#### Given text:

--- BEGIN ---

CHAPTER X

SAMUEL

A different division is adopted in the present books of Judges and Samuel, in which the stories of Eli and of Samuel are not made the close of the period of the judges but the prelude to the history of the kingdom. The Greek Bible divides this history into four books of the Kingdoms, or rather of the Reigns of the Kings; the Hebrew, into two, Samuel and Kings; the modern translations employ the latter names but adopt the subdivisions of the Greek, thus making two books of Samuel and two of Kings. First Samuel shows how the conquest and occupation of central Palestine by the Philistines led to the establishment of a national kingdom under Saul, a Benjamite; narrates the rise of his rival, the Judæan David, and the feud between them, down to the disastrous battle with the Philistines at Mt. Gilboa in which Saul and his gallant sons fell. Second Samuel is the history of David's reign and the tragedy of his house, the conclusion of which, the intrigue which raised Solomon to the throne and the death of the aged king, is treated as the prelude to Solomon's reign and carried over into 1 Kings; one recension of the Greek Bible, however, joins these chapters (1 Kings 1-2) to the preceding book. The two Books of Kings recount the reign of Solomon; the division of the kingdom after his death into two, on the old line, Israel and Judah; the parallel history of the two kingdoms to the end of Israel in 721 B.C.; and the rest of the history of Judah to its fall in 586.

In the account of how Saul became king there are two contradictory representations. One of these, which agrees with 1 Sam. 12 in treating the desire of the people for a king as the wanton repudiation of Jehovah their king and of Samuel their divinely appointed judge, is contained in cc. 8; x. 17-27; 12. The other, according to which God, seeing the distress the people were in because of the Philistines, of his own motion resolves to give them a king to deliver them from their oppressors, is in 1 Sam. ix. 1-x. 16; 11. In c. 9 Samuel appears as a seer with a neighbourhood reputation of being able to tell where people's stray asses have gone, not as the prophet and judge, the first man of his time.

--- END ---

#### Data shown:
--- BEGIN ---

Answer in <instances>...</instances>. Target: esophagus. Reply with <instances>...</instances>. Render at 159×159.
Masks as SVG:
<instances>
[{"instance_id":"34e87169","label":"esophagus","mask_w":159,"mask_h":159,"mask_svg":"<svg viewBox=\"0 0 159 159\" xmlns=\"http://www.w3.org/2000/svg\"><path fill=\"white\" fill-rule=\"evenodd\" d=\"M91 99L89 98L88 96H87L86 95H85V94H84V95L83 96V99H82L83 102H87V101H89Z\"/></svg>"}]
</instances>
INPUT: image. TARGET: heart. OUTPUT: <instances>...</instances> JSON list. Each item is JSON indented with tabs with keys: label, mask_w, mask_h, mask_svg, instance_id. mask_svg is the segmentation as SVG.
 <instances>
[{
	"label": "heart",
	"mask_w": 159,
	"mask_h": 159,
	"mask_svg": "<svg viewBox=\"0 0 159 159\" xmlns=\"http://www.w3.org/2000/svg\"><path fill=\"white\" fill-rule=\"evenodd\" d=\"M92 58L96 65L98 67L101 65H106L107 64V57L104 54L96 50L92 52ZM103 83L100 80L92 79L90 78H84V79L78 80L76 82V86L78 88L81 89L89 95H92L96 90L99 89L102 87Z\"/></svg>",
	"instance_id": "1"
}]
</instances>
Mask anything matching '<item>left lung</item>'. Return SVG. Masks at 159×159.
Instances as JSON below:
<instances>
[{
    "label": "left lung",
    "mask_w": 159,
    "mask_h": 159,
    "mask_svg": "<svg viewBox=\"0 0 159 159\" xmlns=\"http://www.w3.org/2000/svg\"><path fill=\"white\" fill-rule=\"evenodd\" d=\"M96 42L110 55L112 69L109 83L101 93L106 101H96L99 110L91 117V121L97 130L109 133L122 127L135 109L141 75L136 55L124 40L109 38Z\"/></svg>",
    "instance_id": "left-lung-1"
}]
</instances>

--- END ---

Write out the passage on Samuel word for word, from "In the account" to "of his time.". The data has no connection to the passage on Samuel.

In the account of how Saul became king there are two contradictory representations. One of these, which agrees with 1 Sam. 12 in treating the desire of the people for a king as the wanton repudiation of Jehovah their king and of Samuel their divinely appointed judge, is contained in cc. 8; x. 17-27; 12. The other, according to which God, seeing the distress the people were in because of the Philistines, of his own motion resolves to give them a king to deliver them from their oppressors, is in 1 Sam. ix. 1-x. 16; 11. In c. 9 Samuel appears as a seer with a neighbourhood reputation of being able to tell where people's stray asses have gone, not as the prophet and judge, the first man of his time.